2022年8月4日(木)、D&DEPARTMENT京都食堂にて『今日はいい塩梅』連動企画として、根本雅祥さん(一般社団法人日本塩分管理支援協会 代表理事)と相馬夕輝(dつづくをたべる部門ディレクター)の両者によるトークイベントが開催され、参加しました。
根本さんが代表理事を務める日本塩分管理支援協会は「健康(WELL-being)を意識しなくても誰もが健康でいられる社会を創る」をミッションに掲げ、塩分管理の支援策としてプロジェクトの企画・運営、マンガの企画・出版、セミナーの開催など多岐にわたる活動に取り組んでいます。
今回のトークイベントを含めた企画『今日はいい塩梅』は、より多くの人々に塩に興味をもってもらうために行っているそうです。今まで塩については「減塩」という訴求しかしてきていないため、ごく一部の健康関心層にしか興味をもってもらえませんでした。そこでこのイベントでは「今日はいい塩梅」という新しい言葉を使い、健康に関心がない方々にも塩に興味をもってもらえたら嬉しいという想いで企画されたそうです。

取り組む課題
塩をテーマにしたトークイベントの報告文を、最後の文のあとから書き継ぐこと。 一覧は使わなくてよい。

提供された一覧
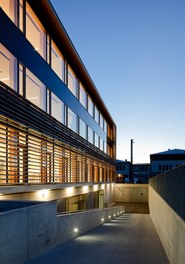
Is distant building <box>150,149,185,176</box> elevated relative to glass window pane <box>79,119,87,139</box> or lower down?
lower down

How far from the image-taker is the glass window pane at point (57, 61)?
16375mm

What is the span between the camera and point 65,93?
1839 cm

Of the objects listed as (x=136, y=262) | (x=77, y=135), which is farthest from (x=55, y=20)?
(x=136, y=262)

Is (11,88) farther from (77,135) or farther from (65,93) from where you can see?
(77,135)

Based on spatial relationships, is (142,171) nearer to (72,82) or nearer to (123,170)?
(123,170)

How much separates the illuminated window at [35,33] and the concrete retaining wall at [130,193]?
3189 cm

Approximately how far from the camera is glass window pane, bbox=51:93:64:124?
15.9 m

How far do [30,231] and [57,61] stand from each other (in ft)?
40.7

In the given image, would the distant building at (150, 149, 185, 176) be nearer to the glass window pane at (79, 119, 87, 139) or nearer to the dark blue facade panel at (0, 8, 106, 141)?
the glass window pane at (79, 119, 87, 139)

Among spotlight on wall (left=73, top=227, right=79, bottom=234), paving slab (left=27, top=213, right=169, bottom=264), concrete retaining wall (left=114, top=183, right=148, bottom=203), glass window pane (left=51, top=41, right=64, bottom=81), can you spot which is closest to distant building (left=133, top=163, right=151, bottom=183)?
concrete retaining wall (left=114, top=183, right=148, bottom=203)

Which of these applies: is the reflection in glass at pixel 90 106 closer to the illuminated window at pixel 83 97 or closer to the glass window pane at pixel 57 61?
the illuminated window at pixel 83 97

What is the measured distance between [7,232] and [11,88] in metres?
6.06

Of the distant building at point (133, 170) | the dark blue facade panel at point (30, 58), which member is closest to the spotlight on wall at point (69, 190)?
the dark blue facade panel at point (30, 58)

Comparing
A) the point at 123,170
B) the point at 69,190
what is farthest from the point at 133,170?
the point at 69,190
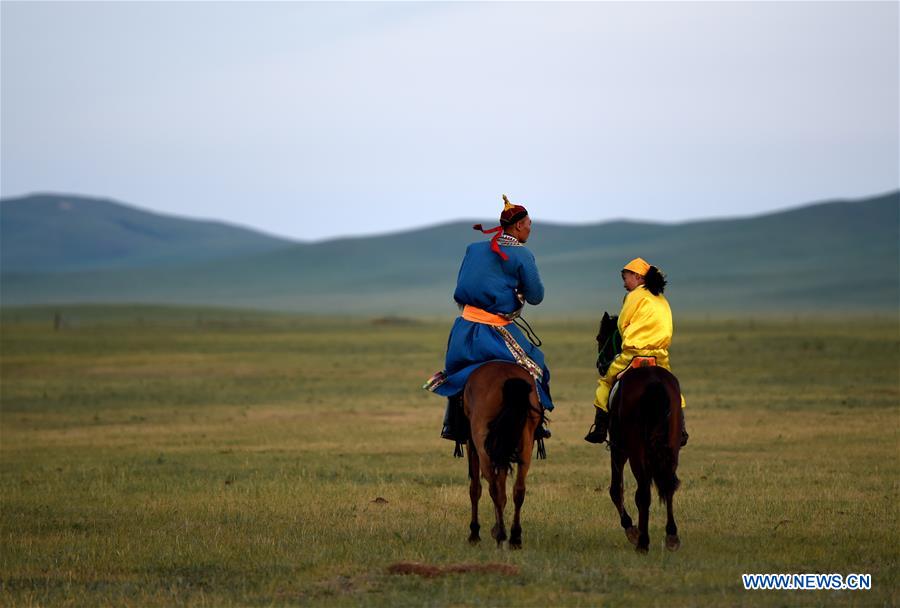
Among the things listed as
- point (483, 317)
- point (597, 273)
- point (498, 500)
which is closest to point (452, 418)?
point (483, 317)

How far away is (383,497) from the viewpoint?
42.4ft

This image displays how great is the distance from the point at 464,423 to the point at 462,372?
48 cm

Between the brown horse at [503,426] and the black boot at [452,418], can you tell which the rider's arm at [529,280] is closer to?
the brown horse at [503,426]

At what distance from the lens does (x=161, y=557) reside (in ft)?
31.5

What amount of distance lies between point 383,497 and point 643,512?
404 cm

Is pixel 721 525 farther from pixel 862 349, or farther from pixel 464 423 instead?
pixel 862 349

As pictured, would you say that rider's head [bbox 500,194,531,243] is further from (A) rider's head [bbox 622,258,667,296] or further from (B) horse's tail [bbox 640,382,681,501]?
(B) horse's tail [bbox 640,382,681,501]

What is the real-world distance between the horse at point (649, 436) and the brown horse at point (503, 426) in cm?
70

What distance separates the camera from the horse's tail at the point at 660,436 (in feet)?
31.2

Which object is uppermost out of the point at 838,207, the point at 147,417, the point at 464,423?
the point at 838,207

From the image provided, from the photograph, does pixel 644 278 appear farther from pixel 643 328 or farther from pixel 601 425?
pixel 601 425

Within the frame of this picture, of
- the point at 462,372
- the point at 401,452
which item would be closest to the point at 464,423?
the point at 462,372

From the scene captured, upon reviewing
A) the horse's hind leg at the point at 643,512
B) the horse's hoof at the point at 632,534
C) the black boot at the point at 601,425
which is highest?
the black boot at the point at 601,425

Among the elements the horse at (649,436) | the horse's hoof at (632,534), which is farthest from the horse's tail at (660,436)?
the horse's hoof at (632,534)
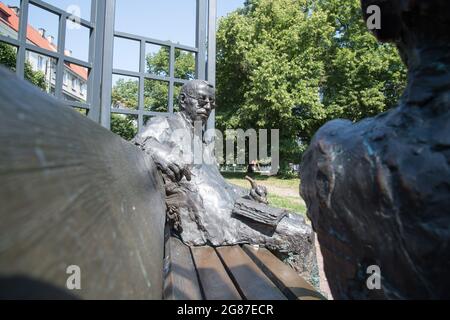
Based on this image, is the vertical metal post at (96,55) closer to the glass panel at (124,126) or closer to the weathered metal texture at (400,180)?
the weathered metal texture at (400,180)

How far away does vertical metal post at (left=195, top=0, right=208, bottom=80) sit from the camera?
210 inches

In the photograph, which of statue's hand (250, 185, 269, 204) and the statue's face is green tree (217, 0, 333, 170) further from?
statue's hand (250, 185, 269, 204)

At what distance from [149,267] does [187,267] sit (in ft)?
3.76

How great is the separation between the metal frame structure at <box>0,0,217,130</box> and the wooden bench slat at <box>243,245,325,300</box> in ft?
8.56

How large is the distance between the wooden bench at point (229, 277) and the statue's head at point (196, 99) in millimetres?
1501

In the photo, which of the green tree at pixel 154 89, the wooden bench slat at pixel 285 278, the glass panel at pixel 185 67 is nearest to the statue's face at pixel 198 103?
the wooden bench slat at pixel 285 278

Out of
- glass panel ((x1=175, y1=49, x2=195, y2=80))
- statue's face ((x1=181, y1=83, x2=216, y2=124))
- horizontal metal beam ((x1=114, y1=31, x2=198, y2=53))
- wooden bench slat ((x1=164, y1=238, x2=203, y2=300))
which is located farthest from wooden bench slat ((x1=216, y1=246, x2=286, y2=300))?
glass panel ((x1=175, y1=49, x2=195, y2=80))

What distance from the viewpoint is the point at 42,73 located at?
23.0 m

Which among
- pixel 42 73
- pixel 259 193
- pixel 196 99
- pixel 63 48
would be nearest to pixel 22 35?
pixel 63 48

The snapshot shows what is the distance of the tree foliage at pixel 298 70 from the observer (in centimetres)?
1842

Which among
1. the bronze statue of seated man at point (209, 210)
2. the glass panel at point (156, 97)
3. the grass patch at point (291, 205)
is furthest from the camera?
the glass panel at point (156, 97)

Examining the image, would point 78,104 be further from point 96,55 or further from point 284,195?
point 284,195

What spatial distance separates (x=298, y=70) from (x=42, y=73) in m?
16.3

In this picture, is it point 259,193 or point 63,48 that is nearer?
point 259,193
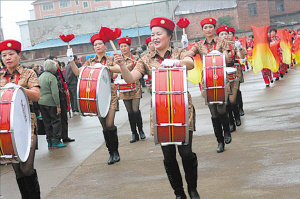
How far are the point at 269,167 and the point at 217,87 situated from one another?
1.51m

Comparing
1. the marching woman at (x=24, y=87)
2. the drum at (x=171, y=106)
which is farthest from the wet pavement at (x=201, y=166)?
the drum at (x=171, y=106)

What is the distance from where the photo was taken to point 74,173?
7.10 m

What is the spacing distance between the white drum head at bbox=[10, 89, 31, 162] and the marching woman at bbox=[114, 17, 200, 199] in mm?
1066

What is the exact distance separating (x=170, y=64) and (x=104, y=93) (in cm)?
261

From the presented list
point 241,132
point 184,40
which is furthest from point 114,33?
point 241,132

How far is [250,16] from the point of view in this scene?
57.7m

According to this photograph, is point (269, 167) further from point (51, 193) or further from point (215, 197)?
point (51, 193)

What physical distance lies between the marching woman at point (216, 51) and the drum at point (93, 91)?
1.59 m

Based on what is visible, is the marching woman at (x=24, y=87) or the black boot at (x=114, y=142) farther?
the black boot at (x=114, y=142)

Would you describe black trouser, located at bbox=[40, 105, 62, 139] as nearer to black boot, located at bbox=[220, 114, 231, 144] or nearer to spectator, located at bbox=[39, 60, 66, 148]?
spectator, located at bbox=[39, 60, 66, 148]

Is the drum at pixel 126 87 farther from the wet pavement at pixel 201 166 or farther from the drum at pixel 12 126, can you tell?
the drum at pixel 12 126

課題の解答
来たる11月13日に開催されるマーケット「今日はいい塩梅」はその活動の一環として、食と暮らしの“いい塩梅”を考えながら、いい塩梅の食事やお菓子を食べたり、音楽やワークショップも楽しめるイベントで、今回のトークイベントはそれに先駆けた企画となりました。参加者もこのマーケットに出店される方々が多く、一緒になって現代版の“いい塩梅”とは何かを探っていくという内容でした。
「塩について知らないな」
dつづくをたべる部門ディレクター相馬の一言から始まったこのトークイベント。「減塩はやりたくないんですよね。でも塩に興味をもって欲しいんです」と根本さん。「生きているだけで意識しなくても勝手に健康になれたら」とも。
塩は生命にとってなくてはならないもの
Na(塩)は体内で、水分量を決めたり、細胞の機能を維持したり、栄養素の吸収を促進したりと重要な役割を担っているそうです。また、血中塩分濃度は常に0.9%に保たれているとのこと。これほどまでに塩の役割がたくさんあったとは知りませんでした。
そんな塩ですが、太古の昔、生命体が海から陸に上がってきた時代、海には困らないほどの塩があったにも関わらず陸にはなんと塩がありませんでした。各地で塩の奪い合いが起き、貨幣の代わりに塩を配ったという史実があるほど陸上には塩がなかったのです。このような歴史的背景から、Na(塩)を再吸収する遺伝子をもった個体のみが生き残り、その遺伝子は現在の私たちにも脈々と受け継がれています。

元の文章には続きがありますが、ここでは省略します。